The burial ceremony, attended by military dignitaries of 11 nations was brief. It was executed as the “spit and polish” general would have wanted, in perfect discipline. Mrs. Patton, in black beaver coat, black hat and black galoshes, stood to the left of Lt. Gen. Geoffrey Keyes, commander of the U.S. Seventh Army.

The body was lowered at 10:15 a.m. after it had been borne in a half-track armored car through the black-draped streets of Luxembourg. Rain had been falling all night. But it stopped as soldier pallbearers lifted the casket from the train on which it had been brought from Heidelberg, Germany.

Along a narrow road over the Ardennes hills the procession of military and civilian vehicles wound its way toward the cemetery. Somewhere in the hills a French artillery battery of 105-mm cannon rolled out a 17-gun salute.

Soldiers line road

Soldiers lined both sides of the road from the cemetery entrance. The general’s saddled brown charger, riderless and forlorn, stood at the head of a 50-foot path leading through the white crosses to Gen. Patton’s grave.

The general’s gleaming riding boots hung backward in the stirrups, in the tradition of the cavalry he loved.

Mrs. Patton glanced at the horse and turned quickly away.

The casket was lifted from the half-track and carried down the walk preceded by a delegation of foreign generals. At their head was Gen. Pierre Koenig of France and Prince Felix of Luxembourg.

A Third Army band intoned “the General’s March” as the casket was borne through the double line of soldiers.

Led by motorcycles

The procession from the Luxembourg railroad station was led by a motorcycle escort, followed by 21 French armored cars. A group of 17 American jeeps and five American armored cars preceded the half-track carrying the casket. Behind it was a line of black limousine.

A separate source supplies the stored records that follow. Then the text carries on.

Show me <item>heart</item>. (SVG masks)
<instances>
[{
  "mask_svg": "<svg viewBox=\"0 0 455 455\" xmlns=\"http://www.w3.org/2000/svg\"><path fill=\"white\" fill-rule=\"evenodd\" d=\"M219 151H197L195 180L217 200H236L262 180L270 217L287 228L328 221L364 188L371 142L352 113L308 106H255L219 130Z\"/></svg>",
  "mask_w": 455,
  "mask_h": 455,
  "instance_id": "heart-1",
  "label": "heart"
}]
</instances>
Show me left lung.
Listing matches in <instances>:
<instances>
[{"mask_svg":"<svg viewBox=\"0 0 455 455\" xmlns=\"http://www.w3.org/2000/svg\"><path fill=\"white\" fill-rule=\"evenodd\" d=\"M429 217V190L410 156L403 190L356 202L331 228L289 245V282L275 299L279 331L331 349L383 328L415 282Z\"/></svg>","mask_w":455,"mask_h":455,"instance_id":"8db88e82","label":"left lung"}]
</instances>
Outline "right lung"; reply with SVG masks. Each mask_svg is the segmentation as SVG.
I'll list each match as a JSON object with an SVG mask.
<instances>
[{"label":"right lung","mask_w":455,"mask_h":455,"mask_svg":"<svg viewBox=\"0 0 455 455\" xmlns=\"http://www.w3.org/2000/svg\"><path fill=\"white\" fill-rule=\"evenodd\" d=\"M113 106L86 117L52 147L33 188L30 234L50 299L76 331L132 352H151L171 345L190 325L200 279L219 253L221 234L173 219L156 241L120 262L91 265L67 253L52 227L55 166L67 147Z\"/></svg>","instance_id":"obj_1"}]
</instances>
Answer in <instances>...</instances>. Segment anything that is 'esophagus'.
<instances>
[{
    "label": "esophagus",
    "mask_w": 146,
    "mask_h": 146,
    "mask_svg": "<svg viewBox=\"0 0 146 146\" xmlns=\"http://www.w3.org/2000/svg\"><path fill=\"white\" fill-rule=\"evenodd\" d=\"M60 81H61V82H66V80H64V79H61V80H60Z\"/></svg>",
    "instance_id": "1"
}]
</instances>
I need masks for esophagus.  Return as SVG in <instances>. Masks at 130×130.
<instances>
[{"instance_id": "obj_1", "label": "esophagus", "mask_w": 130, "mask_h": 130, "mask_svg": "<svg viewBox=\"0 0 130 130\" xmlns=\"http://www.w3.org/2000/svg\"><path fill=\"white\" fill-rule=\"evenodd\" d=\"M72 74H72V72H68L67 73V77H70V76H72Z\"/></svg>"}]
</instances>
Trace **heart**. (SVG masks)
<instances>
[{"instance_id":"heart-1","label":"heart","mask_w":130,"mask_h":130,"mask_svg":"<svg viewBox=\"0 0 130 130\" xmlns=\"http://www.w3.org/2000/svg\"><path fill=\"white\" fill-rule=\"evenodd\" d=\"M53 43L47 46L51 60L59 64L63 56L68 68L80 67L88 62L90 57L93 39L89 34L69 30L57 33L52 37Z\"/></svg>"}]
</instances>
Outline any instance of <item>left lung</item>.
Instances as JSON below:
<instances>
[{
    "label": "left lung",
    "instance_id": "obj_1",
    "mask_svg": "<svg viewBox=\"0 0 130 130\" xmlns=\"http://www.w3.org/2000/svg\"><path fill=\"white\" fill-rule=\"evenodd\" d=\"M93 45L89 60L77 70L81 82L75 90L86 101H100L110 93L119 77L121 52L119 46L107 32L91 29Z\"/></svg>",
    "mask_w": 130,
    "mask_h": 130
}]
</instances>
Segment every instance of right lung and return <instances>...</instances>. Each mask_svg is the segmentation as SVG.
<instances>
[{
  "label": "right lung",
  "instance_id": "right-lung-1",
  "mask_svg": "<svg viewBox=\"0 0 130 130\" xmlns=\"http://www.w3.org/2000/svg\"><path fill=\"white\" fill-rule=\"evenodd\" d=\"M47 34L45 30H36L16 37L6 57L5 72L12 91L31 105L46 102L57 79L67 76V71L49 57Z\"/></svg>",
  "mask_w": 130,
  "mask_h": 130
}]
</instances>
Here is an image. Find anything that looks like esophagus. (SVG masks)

Crowds of silent residents of the little Duchy lined the streets, doffing their hats or saluting as the half-track clanked past. At one point in its great horseshoe course the procession passed along “Avenue Liberte,” formerly called “Adolf Hitler Strasse.” At another place it was only two blocks from Gen. Patton’s command post during the Battle of the Bulge one year ago.

Leaves for U.S.

Mrs. Patton left for the United States immediately after the funeral. She was accompanied to the cemetery by George P. Waller, U.S. charge d’affaires in Luxembourg, and her brother, Frederick Ayer of Boston.

Mrs. Patton passed through Paris today on her way home by plane. She arrived at Orly Field aboard a special plane, and left for Washington.

Sgt. Amos Martin of Lancaster, Pennsylvania, played “taps” at the committal service. He had played the bugle call only once before in his life.

Gen. Patton’s body rode through the night from Heidelberg in a carpeted baggage coach at the front of a nine-car train. Far to the back in the train was his widow. She had stayed by his bedside during the 12-day battle he fought against paralysis and lung complications.

The train left Heidelberg at 4:20 p.m. Sunday after a 17-gun requiem from the muzzles of 105-mm cannon. A single wreath lay above the flag-draped casket. One guard stood beside it.

The train stopped at Mainz at 6:52 p.m. Two platoons of French Tabors were lined up to pay their tribute. Mrs. Patton stepped from the train and reviewed them.

Officially Gen. Patton’s grave was No. 7934. It was in a row of 21. Beside that of Pvt. John Przywarra of Detroit, who was killed on the first day of Gen. Patton’s counteroffensive. Unknown soldiers lay in two graves of the row.

The services at Christ Church, Heidelberg, Sunday afternoon were of extreme simplicity, an Episcopal ritual without a sermon. Deep-throated voices of an American Army choir sang “The Son of God Goes Forth to War.”